Im aktuellen Zielepapier der ADKA findet sich die Forderung, dass alle im Krankenhaus applizierten Parenteralia in der Krankenhausapotheke durch pharmazeutisches Personal hergestellt werden sollen. Wir haben aus Studien zu Medikationsfehlern lernen müssen, dass die Zubereitung zur Anwendung häufig fehlerhaft ist (falsche Lösungsmittel, Rechenfehler, mangelhafte Hygiene). Insofern unterstützt die ADKA jedwede Aktivität, die zur Qualitätssicherung der Arzneimittelherstellung, -zubereitung und -anwendung beiträgt.
Die bei den Behörden eingegangenen Anzeigen sollten vor diesem Hintergrund zentral ausgewertet und im Hinblick auf die Arzneimitteltherapiesicherheit bewertet werden. Hergestellte Arzneimittelmischungen sollten vor der Applikation in jedem Fall unter die fachliche Aufsicht einer Krankenhausapotheke gestellt werden, damit zunächst eine Bewertung der Kompatibilität der einzelnen Bestandteile der Mischungen und der Arzneimitteltherapiesicherheit erfolgen kann. Die Herstellung von Arzneimittelmischungen aus mehreren Bestandteilen gehört in die Hand von pharmazeutischem Fachpersonal!

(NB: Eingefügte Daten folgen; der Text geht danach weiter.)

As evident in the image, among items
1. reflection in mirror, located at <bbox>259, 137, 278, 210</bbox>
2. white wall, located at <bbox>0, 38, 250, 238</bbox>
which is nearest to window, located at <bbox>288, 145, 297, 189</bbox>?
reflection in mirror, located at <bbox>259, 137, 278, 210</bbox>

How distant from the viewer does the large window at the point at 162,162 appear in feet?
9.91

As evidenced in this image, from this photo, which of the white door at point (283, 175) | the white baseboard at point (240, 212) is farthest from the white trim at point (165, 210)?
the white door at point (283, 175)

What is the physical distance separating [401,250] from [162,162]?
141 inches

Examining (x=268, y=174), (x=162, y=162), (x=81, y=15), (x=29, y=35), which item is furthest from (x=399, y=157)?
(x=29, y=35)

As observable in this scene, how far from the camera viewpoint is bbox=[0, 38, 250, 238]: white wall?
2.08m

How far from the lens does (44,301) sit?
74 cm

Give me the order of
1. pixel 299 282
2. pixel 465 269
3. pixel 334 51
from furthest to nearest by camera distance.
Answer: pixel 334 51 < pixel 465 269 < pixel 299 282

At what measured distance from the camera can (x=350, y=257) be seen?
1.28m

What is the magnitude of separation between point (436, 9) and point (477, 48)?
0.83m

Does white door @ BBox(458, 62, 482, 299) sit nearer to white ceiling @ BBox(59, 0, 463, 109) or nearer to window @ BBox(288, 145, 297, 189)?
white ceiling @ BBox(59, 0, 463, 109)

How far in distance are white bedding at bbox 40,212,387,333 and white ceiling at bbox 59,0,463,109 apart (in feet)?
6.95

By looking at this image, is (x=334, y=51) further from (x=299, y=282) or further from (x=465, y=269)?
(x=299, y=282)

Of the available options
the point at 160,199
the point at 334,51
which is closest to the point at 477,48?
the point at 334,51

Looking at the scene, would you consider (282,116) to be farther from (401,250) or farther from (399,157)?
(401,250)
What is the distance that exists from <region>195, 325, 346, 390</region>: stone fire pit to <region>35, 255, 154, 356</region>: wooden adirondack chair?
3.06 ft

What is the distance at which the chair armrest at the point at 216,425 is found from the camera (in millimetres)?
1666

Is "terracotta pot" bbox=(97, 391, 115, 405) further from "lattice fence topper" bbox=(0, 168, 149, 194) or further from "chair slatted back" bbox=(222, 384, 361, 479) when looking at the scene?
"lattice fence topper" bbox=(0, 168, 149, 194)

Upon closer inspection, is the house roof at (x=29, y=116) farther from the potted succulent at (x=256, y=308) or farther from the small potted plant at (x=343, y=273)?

Dies ist die logische Konsequenz, die aus der Anzeigepflicht nach § 67 AMG resultieren muss.
Wir erachten die Anzeigepflicht für die Arzneimittelherstellung außerhalb der Apotheke als einen „Schritt in die richtige Richtung“. Deshalb fordern wir die verantwortlichen Politiker ausdrücklich auf, diesen Weg weiter zu beschreiten und Regelungen zu treffen, die dazu führen, dass diese Herstellung/Zubereitung mittelfristig in die Krankenhausapotheken verlagert wird. Hierzu bedarf es einer Umverteilung von Personalressourcen, die ausreichend vorbereitet werden muss.
Wir bitten alle Kollegen, die zur Anzeigepflicht nach § 67 AMG bereits Kontakt mit den zuständigen Aufsichtsbehörden haben, über die Auslegung der gesetzlichen Vorgabe an den Geschäftsführer der ADKA, Herrn Klaus Tönne, zu berichten.